Editorial: Primary Children's takes welcome step toward understanding

Finally, some research on marijuana.
This is an archived article that was published on sltrib.com in 2014, and information in the article may be outdated. It is provided only for personal research purposes and may not be reprinted.

Seldom does an advanced society pride itself on its ignorance. But, for nearly half a century, the laws of the United States have effectively prevented any honest and useful study of the benefits and harms of various forms of the marijuana plant.

Slowly, that attitude is changing. And Utah's Primary Children's Hospital is to be one of those to take a small but important step toward an understanding that can save lives.

Since Congress passed Controlled Substances Act of 1970, American science has been hobbled by the wholly unsupported assumption that marijuana, aka cannabis, is a totally useless and entirely dangerous substance. Not because of any research or scientific input, but because Congress said so.

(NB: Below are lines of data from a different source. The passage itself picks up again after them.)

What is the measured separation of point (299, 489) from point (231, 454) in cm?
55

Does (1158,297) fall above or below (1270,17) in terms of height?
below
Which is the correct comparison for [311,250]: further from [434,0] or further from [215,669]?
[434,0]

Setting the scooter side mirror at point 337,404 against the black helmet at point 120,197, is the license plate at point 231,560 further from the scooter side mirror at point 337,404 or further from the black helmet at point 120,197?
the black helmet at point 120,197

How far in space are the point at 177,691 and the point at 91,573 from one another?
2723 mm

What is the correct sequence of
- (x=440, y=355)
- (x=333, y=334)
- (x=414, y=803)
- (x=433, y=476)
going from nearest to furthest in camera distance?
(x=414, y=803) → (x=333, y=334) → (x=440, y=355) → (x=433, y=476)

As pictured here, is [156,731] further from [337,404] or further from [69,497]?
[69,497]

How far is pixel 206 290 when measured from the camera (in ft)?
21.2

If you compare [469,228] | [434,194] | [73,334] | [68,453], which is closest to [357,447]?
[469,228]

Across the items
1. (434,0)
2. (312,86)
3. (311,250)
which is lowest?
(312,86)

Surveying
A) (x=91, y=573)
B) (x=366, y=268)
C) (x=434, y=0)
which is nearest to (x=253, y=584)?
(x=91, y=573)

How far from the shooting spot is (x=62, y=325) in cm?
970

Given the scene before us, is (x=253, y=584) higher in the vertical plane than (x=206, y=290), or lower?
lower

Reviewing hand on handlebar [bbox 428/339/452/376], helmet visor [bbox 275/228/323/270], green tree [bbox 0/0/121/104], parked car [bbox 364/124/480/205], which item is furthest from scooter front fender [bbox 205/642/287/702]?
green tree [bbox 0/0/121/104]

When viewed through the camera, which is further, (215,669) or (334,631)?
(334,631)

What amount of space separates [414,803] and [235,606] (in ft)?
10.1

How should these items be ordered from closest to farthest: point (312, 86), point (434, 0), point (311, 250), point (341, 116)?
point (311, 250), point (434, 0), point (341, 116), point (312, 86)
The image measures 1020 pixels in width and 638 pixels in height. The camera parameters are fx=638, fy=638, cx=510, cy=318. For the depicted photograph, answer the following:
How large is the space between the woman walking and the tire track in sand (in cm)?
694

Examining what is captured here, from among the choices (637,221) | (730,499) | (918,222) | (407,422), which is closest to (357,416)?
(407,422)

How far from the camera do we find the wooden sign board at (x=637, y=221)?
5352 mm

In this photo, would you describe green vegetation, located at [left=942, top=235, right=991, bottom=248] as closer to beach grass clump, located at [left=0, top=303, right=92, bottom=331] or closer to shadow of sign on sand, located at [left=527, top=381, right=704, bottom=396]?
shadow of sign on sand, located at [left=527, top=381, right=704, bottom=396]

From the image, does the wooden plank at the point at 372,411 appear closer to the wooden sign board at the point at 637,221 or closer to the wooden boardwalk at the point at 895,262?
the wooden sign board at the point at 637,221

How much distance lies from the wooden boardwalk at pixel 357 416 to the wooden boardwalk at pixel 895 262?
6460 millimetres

This led to the placement of marijuana on the list of what the Drug Enforcement Agency calls "Schedule 1" substances, alongside heroin and LSD. And, as long as marijuana sat on that list, real research on what it and its extracts could do for us, and might do to us, was basically impossible.

Hearts and minds have been opened in recent years, though, by more and more people who came forward to say that they, their loved ones, or their patients, had found welcome relief from such maladies as glaucoma, the crippling side-effects of anti-cancer chemotherapy and, more recently, epileptic seizures.

Just as closed minds kept marijuana out of the labs for so long, it was an open-hearted hope felt by a majority of the Utah Legislature that led to the passage of a law allowing the use of a particular extract of the marijuana plant to treat some forms of debilitating seizures suffered mostly by young children.

Another cannabis-based substance is to be the subject of the study that Children's Research is putting together, awaiting final DEA approval. Even if the work there shows that the drug it is to investigate, a British-made extract called Epidiolex, works, that drug will remain a proprietary, and expensive, treatment. Today, the drug would cost families $10,000 to $15,000 a year.

That is in stark contrast to the substance the Legislature was interested in setting free, an extract called CBD oil, now available from a Colorado-based cooperative for $200 a month.

The problem with both of those hopeful concoctions, and many others, is that we still lack good data, based on hard research, that will tell us what substances, at what doses, for which patients, and at what prices, will fulfill this promise. Utah can be proud that some of that work is being done here.